** Start of Task material **

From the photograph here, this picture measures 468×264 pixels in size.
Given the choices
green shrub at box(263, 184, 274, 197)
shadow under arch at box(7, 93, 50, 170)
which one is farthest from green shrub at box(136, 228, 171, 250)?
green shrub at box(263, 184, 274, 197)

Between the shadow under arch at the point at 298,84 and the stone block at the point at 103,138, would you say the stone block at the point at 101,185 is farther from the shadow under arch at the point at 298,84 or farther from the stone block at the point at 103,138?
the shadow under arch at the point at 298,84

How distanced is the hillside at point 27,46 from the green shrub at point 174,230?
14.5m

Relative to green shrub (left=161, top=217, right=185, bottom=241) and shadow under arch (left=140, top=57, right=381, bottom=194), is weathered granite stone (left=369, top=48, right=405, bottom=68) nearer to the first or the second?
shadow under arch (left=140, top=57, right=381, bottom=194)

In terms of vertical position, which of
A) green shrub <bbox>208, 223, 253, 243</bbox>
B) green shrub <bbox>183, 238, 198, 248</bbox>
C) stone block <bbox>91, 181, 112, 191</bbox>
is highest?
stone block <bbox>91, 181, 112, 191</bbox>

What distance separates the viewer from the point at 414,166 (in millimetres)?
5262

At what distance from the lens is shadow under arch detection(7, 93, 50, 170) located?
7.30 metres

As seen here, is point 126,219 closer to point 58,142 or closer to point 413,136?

** End of Task material **
** Start of Task material **

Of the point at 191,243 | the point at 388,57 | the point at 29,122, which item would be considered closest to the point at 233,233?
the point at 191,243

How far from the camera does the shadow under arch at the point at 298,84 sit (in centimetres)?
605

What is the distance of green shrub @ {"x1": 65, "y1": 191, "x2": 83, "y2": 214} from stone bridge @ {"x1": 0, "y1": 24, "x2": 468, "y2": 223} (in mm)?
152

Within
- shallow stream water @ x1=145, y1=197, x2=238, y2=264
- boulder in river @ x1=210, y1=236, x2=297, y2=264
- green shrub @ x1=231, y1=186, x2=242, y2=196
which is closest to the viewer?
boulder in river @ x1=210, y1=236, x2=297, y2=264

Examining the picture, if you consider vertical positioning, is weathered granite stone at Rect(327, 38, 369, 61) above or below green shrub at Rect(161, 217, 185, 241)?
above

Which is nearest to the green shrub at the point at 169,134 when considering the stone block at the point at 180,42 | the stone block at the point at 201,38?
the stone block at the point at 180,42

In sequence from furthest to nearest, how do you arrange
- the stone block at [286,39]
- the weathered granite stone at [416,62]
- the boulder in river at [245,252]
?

** End of Task material **
** Start of Task material **

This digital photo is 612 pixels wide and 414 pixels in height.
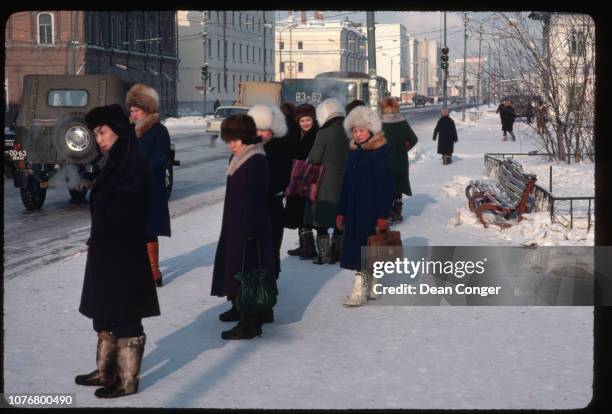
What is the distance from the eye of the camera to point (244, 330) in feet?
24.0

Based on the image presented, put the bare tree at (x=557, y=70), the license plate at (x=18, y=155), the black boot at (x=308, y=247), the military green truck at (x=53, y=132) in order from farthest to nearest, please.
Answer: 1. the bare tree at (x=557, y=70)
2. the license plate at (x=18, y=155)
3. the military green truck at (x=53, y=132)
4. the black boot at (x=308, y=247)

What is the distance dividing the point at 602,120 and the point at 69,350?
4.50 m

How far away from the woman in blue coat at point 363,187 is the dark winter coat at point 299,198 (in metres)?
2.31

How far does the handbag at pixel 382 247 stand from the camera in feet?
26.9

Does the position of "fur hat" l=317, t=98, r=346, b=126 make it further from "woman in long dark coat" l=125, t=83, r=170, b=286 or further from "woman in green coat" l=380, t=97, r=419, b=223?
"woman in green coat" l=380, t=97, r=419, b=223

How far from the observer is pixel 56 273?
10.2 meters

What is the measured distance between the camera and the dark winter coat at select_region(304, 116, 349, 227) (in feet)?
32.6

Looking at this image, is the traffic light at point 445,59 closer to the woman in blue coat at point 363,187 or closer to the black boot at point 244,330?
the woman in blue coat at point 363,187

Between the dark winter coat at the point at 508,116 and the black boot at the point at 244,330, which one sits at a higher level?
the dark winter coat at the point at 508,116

** End of Task material **

• Exercise prompt: Rewrite the records starting at the line containing "How far away" and ending at the line containing "10.2 meters", with "handbag" replaced by "purse" and everything else unchanged. Give only those lines.

• Completed exercise:
How far away from the woman in blue coat at point 363,187 is the dark winter coat at point 299,198 (in metres)?
2.31

How far does the purse at pixel 382 247 stand from the camera in feet?
26.9

Does the position of "fur hat" l=317, t=98, r=346, b=126 make it further from "woman in long dark coat" l=125, t=83, r=170, b=286 or further from "woman in green coat" l=380, t=97, r=419, b=223?
"woman in green coat" l=380, t=97, r=419, b=223

How far from the observer is pixel 56 273?
10.2 meters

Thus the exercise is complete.